Does CT CAC scoring improve heart disease risk assessment?

2019 06 11 22 35 5932 Heart Pulmonary Trunk 400

Coronary artery calcium (CAC) scores derived from cardiac CT scans may offer useful information when it comes to assessing patients for risk of cardiovascular disease (CVD), according to a literature survey study published April 25 in JAMA Internal Medicine.

But clinicians must discern if the benefit of adding CT CAC data for CVD risk evaluation outweighs the downsides -- such as radiation exposure and the potential for further, perhaps unnecessary testing, wrote a team led by Katy Bell, PhD, of the University of Sydney in Australia.

"[We found] the mean discrimination gain [of adding CT CAC scoring data] is modest, but may be important for some subgroups," the authors noted.

In 2018, the U.S. Preventive Services Task Force (USPSTF) stated that evidence is insufficient to recommend adding CT CAC score information to other measures of risk assessment for cardiovascular disease in asymptomatic adults, the group noted. But although no trials have demonstrated definitively that using CAC data can reduce future cardiovascular disease events, CT CAC scans have become increasingly common in clinical practice, raising concerns about patients being unnecessarily exposed to radiation and prompting a "cascade" of further testing that may not be needed.

Bell's group sought to explore the pros and cons of adding CT CAC data to cardiovascular disease assessment via a review that consisted of six studies that included 1,043 CVD events in 17,961 individuals. Three of the studies were from the U.S., one from Germany, one from the Netherlands, and one from South Korea, and the number of participants in each study ranged from 470 to 5,185.

CVD risk was calculated using the following tools: The U.S.'s Framingham Risk Score, Cardiovascular Risk Score (QRISK), or pooled cohort equation, and New Zealand's PREDICT, Norway's NORRISK, or the Netherland's SCORE.
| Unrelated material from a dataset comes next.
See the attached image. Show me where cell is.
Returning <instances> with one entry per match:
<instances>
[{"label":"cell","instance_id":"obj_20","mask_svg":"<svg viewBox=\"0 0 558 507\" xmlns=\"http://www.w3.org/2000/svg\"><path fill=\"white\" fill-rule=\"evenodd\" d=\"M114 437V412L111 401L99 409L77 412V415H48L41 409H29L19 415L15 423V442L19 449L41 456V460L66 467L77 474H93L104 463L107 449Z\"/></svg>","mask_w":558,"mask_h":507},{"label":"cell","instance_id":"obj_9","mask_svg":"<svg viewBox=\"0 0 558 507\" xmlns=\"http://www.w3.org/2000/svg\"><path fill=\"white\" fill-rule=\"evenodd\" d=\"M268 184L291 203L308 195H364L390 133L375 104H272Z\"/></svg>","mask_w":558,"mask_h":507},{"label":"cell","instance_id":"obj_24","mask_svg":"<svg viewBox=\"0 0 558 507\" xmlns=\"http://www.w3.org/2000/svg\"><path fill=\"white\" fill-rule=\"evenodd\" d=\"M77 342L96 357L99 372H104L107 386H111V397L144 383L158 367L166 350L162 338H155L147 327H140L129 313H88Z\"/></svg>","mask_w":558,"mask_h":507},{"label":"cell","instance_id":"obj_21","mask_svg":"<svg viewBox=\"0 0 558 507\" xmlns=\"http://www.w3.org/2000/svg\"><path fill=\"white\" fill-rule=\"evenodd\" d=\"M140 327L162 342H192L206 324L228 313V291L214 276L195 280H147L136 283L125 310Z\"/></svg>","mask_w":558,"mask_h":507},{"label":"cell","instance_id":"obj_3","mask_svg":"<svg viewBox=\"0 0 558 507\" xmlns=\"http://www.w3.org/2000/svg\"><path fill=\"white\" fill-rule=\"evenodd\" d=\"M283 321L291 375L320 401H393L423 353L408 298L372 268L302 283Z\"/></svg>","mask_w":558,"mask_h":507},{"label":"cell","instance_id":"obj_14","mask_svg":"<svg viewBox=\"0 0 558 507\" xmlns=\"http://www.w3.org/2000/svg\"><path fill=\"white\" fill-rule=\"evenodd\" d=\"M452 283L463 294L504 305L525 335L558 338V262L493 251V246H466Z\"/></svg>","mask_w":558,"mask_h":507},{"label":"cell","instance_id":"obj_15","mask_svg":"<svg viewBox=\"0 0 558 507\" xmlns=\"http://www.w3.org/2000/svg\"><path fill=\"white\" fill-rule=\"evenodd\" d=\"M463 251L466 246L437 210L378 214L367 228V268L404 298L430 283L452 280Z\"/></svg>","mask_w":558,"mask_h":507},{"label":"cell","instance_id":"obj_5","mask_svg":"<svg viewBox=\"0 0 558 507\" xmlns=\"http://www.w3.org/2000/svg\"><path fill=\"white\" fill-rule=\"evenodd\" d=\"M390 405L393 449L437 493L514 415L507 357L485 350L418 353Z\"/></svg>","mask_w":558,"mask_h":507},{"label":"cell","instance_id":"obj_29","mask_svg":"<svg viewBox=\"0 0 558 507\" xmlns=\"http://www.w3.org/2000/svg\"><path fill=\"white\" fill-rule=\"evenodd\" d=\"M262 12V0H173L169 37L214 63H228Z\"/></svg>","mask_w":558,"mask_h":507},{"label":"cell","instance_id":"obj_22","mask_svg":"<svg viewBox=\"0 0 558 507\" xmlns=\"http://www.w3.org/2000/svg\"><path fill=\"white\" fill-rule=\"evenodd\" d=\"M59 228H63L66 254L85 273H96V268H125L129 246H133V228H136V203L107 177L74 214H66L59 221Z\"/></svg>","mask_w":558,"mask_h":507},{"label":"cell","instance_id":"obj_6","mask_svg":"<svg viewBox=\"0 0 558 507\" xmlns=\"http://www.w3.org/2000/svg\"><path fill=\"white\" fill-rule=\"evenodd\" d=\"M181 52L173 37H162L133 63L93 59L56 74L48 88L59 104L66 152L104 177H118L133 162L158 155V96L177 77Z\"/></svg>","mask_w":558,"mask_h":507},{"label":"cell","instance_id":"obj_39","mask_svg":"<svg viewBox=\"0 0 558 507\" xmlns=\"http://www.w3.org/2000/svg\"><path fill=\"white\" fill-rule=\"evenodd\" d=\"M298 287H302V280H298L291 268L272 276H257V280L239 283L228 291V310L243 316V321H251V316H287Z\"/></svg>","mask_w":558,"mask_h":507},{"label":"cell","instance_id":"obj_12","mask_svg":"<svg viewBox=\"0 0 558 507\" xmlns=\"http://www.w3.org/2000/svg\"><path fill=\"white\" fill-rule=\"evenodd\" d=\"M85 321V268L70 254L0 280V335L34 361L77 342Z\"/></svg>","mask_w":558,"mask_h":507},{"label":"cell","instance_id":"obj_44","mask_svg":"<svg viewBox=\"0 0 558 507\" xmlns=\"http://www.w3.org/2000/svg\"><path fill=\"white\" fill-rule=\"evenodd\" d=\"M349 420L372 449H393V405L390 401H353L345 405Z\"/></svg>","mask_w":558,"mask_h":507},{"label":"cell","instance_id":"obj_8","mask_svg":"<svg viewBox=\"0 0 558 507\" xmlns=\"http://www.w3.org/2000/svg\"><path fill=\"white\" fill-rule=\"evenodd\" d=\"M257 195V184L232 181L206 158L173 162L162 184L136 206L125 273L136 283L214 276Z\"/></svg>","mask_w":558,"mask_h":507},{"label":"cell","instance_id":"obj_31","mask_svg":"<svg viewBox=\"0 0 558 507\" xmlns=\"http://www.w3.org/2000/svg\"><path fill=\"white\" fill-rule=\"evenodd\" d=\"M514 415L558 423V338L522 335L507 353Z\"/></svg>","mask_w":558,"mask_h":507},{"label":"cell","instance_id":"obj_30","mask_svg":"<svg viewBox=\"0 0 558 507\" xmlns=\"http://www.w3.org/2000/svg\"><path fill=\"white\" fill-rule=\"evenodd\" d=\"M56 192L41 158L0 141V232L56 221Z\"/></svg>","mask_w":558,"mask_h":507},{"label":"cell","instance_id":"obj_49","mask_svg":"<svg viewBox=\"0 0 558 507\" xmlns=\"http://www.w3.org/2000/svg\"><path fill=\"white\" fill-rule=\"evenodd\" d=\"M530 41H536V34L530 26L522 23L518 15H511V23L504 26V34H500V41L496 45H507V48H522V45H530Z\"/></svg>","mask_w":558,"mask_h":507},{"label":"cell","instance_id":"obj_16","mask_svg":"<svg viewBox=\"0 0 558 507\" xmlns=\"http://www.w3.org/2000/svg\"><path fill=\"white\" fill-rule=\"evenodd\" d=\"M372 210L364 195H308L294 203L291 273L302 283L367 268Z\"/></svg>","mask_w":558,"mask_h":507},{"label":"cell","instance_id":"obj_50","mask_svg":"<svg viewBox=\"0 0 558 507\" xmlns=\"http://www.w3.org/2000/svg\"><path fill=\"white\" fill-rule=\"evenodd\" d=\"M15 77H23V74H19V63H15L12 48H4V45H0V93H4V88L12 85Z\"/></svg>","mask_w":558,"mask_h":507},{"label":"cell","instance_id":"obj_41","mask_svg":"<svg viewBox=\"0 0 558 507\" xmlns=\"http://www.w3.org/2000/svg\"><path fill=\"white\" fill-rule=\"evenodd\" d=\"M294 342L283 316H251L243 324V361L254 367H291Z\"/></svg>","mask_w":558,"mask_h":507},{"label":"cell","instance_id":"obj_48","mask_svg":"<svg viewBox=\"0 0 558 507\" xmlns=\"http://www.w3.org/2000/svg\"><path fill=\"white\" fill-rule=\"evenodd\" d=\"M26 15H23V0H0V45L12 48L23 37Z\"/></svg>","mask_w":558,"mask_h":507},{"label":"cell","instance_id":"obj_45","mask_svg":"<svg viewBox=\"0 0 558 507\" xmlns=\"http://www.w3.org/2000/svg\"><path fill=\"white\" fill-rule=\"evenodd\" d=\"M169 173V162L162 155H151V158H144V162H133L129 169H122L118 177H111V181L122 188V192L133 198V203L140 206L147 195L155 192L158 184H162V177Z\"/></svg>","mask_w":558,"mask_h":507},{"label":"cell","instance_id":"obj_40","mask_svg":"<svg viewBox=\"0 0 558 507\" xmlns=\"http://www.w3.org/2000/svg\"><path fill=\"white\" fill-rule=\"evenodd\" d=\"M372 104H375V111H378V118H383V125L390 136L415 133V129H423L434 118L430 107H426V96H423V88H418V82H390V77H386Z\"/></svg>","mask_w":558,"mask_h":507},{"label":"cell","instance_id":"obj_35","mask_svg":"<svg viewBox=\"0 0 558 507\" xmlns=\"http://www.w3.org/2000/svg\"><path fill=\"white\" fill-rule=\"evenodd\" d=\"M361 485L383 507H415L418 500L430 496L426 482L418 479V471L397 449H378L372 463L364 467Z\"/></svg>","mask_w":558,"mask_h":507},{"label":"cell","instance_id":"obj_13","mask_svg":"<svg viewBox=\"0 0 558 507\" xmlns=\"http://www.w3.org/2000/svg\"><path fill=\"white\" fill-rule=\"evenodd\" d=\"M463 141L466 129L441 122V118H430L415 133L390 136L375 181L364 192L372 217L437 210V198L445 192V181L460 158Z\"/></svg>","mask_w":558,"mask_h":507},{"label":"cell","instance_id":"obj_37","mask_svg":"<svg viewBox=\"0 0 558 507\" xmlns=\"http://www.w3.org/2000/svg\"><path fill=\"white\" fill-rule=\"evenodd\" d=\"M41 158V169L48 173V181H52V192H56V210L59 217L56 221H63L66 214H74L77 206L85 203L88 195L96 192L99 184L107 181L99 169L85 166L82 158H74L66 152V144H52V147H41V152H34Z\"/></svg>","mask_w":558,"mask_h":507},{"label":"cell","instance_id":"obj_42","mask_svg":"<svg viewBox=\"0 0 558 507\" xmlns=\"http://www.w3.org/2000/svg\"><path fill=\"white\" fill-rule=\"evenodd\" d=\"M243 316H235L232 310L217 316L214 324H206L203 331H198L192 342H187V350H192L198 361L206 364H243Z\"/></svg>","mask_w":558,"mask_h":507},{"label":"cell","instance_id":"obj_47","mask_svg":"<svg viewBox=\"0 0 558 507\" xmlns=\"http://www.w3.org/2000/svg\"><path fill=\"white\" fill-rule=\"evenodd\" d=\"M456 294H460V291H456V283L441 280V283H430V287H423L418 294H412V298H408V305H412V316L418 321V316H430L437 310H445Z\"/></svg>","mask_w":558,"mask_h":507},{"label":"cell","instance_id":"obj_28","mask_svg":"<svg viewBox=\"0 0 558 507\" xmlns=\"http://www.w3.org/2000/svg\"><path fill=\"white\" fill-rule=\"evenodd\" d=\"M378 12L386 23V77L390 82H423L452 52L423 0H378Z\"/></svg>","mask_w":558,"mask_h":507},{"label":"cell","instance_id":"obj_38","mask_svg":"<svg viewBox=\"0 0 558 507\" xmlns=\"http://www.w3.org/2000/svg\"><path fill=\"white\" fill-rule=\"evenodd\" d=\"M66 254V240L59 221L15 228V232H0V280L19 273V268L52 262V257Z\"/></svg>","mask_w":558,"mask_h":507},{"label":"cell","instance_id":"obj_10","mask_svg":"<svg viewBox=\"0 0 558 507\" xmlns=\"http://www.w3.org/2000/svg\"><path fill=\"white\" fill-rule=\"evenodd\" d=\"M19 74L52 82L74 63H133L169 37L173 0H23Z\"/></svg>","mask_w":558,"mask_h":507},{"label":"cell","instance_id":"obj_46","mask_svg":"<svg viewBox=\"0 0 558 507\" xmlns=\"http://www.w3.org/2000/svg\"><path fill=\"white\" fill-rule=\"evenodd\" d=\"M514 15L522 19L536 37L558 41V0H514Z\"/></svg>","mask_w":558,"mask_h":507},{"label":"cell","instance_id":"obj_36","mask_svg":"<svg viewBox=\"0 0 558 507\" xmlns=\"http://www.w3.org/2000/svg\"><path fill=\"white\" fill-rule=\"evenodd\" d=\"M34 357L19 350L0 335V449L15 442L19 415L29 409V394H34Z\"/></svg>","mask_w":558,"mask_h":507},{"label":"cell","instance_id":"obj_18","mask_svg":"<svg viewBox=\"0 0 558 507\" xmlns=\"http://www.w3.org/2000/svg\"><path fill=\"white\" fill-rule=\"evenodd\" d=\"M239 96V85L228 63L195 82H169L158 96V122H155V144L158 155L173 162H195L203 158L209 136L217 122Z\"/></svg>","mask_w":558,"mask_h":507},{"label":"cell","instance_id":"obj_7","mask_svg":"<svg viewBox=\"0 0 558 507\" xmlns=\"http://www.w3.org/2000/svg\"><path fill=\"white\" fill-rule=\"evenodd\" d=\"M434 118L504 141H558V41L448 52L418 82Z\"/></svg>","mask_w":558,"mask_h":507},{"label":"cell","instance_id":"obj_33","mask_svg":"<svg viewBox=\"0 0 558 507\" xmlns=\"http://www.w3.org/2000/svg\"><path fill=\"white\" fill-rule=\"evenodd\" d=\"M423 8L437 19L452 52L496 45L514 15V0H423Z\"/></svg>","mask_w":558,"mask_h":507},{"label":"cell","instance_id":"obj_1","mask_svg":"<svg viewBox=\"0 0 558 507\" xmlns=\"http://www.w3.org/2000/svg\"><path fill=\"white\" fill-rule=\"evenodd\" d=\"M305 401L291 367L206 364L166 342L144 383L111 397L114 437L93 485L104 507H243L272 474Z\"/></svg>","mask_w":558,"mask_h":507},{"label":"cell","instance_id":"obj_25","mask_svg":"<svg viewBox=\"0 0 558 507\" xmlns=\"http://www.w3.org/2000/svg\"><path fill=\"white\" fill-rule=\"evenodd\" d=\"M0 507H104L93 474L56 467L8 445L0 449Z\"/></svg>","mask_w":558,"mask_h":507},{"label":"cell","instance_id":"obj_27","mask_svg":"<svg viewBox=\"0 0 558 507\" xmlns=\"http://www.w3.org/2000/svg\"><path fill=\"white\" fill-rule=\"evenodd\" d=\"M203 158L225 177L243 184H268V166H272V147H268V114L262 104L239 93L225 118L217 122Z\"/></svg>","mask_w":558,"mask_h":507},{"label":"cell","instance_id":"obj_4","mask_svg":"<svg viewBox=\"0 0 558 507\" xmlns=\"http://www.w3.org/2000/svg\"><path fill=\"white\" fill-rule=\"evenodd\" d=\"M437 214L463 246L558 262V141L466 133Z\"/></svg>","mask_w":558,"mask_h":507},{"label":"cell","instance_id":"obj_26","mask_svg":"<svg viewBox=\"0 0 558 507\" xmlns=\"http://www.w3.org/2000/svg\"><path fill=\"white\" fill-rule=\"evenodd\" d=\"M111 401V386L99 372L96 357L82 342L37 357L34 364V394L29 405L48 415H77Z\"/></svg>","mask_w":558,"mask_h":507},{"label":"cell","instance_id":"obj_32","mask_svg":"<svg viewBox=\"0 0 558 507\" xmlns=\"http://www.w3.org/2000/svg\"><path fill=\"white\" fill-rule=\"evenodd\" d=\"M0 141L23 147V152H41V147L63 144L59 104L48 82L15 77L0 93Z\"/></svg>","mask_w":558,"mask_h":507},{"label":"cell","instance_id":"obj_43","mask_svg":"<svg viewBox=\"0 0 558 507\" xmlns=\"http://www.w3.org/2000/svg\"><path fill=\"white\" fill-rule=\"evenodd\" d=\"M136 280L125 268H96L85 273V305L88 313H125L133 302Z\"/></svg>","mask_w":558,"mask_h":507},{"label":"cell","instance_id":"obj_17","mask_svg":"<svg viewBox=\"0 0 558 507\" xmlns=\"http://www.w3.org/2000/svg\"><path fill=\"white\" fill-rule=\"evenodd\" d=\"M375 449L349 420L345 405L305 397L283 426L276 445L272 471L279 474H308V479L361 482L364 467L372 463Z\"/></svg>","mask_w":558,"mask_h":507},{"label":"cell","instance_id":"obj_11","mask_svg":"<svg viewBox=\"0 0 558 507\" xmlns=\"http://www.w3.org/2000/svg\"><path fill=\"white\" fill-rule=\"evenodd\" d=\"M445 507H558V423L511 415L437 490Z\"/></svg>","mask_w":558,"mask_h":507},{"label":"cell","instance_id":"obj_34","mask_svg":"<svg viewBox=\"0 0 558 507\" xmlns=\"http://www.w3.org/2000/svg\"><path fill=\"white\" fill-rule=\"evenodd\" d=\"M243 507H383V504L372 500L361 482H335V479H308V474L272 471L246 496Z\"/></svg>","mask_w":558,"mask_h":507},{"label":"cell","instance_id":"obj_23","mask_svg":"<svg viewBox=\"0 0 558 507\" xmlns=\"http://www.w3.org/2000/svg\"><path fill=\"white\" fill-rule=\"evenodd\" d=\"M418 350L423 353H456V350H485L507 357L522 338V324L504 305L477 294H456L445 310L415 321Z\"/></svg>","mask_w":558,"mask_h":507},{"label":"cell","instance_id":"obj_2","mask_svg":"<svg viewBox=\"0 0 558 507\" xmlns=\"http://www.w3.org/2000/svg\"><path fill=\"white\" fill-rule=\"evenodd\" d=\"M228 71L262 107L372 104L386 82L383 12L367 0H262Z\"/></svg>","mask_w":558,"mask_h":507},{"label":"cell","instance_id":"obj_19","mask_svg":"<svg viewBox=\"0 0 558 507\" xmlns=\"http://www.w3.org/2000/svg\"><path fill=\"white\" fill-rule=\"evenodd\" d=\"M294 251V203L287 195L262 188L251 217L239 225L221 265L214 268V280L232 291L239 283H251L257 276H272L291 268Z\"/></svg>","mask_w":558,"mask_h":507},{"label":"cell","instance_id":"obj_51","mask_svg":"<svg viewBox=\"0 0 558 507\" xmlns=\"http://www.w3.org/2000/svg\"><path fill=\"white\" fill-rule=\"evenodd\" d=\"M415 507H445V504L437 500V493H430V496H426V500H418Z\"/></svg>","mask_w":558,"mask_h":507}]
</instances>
The team found that among those study participants categorized as low risk by a cardiovascular disease risk score tool and recategorized as intermediate or high risk by CT CAC results, 85.5% to 96.4% did not experience an adverse cardiovascular disease-related event during follow-up. But the review also found that, among those study participants categorized as high risk by a CVD risk score tool and reclassified as low risk following CT CAC results, 91.4% to 99.2% did not experience an adverse CVD event during follow-up.

The review results indicate that there's not a strong impetus to add CT-generated CAC data to cardiovascular disease risk calculation, Dr. Robert Gallo of Stanford University and Dr. David Brown, an internist in St. Louis, wrote in an accompanying editorial.

"The work by Dr. Bell and colleagues adds an important update to the literature on the limited influence of [CAC scores] on model discrimination and contributes to existing questions and concerns regarding its role in primary prevention screening," they wrote. "Until ongoing outcomes studies indicate a clinical benefit of [CAC score] screening to counterbalance potential harms, we agree with the [USPSTF] and believe that adherence to the ancient medical dictum, primum non nocere, should dictate a pause in adding [CAC score] screening to standard clinical risk models for primary prevention of CVD."